The deepest Democratic schisms involve whether to focus on liberal social issues or the economic struggles of blue-collar and middle-class Americans. During the presidential campaign, many voters saw the party as more intent on social issues, an image disputed by Democrats but pushed by Republicans.
“The Democratic Party, especially the presidential campaign, lost its core economic message last year; Trump sort of outmaneuvered us among Democrats and independents,” said Ohio Democratic Party Chairman David Pepper, who has spent the last few months in what he calls “kitchen conversations” with voters.
Supporting the civil rights of Democratic voter groups is admirable, he said, “but we can’t let them bait us into getting away from our core message — and I think that does happen.”
The first hint that this is all stinking thinking is that it is basically irresolvable on its own terms. It’s like choosing to squeeze the left or right side of a balloon and thinking it will make any material difference to the outcome. What the Democrats need is a fully inflated balloon, not one that is collapsed on one side.

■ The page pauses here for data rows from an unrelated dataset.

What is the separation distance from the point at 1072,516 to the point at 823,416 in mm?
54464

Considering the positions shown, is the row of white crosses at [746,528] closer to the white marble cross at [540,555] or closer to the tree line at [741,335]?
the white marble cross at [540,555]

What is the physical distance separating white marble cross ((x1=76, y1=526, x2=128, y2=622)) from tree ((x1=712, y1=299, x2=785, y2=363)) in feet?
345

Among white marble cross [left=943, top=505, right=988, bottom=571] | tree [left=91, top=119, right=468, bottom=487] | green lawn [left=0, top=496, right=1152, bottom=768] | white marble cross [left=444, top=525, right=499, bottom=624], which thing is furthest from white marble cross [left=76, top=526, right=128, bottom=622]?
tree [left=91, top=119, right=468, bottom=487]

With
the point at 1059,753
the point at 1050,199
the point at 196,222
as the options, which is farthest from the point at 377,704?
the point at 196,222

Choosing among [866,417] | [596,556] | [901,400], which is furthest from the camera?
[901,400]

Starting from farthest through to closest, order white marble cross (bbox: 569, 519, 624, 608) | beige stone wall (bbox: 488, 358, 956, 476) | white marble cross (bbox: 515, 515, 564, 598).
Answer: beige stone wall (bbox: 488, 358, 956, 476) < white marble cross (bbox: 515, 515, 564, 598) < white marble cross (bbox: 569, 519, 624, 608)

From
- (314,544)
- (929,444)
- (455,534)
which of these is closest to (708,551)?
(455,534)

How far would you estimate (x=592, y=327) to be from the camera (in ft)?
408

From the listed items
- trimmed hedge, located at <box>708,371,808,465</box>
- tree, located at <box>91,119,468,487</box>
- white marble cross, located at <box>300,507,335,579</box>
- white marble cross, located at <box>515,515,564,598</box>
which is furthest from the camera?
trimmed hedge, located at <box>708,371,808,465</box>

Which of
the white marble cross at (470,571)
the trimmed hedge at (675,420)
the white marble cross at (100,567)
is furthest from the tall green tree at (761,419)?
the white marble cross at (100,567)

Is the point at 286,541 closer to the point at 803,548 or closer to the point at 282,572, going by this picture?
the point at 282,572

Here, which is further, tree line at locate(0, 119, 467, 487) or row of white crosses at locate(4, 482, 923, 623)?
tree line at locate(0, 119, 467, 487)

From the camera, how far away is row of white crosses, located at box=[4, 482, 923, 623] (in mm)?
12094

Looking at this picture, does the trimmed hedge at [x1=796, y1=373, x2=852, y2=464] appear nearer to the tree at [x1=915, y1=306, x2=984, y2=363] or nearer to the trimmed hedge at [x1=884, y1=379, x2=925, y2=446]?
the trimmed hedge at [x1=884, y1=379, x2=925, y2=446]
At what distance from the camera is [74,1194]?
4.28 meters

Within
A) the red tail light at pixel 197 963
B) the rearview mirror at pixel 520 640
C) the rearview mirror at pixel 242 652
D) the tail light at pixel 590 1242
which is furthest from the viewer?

What is needed is not an answer or a resolution to this question but a paradigm shift that transcends the debate.
But before we even get that far, one thing should be kept in mind. Since this is largely a disagreement about emphasis, it’s important that it will be a long time before the Democrats have a single standard bearer again. The leaders the party has now, whether we’re talking about DNC Chair Tom Perez or congressional minority leaders Nancy Pelosi and Chuck Schumer, aren’t really that critical or even influential in setting a national message. Even if they came up with some great talking points and a bunch of brilliant policy proposals, their influence on local, state and even federal elections would be limited. There’s a fight to be had about how resources are divvied up, I suppose, but most of us will have zero influence over that, either. So, a lot of this fighting is really premature and very unproductive.
For the time being, the focus should be on what wins elections in the districts where elections are being held. And that’s going to vary depending on whether it’s a district where Clinton did well or one in which she got her clock cleaned. There are places where a Republican won’t want to talk about Trump’s border wall or his ideas on trade, and there are areas where the Democrat won’t want to talk about transgender bathrooms and whether black football players stand for the national anthem. That doesn’t seem like a crisis for either party unless people are intent on making it a crisis.
In the end, though, the Democrats can’t succeed by choosing to double-down on what proved to be a losing strategy, but nor can they solve their problems by changing their national message to one that is designed to win over areas that they’ll never win. This is especially true if it turns off or sells-out their base.
I think it’s much more true to say that social issues failed to win the election for Clinton than that they cost her the election. The upside to that is that shifting on social issues won’t be the key to success, so it’s unnecessary. And, while I’m not entirely dismissive of Ohio Democratic Party Chairman David Pepper’s idea that the Dems were “baited” into getting away from their core messages, I think the real problem was that they didn’t have the right answers.
In other words, they had an economic message but the problem wasn’t so much that they underplayed it as that it had limited to negative appeal. What they need is an economic message that actually meets people where they’re at, not where we think they should be at. But, of course, I tried to cover this in my last piece.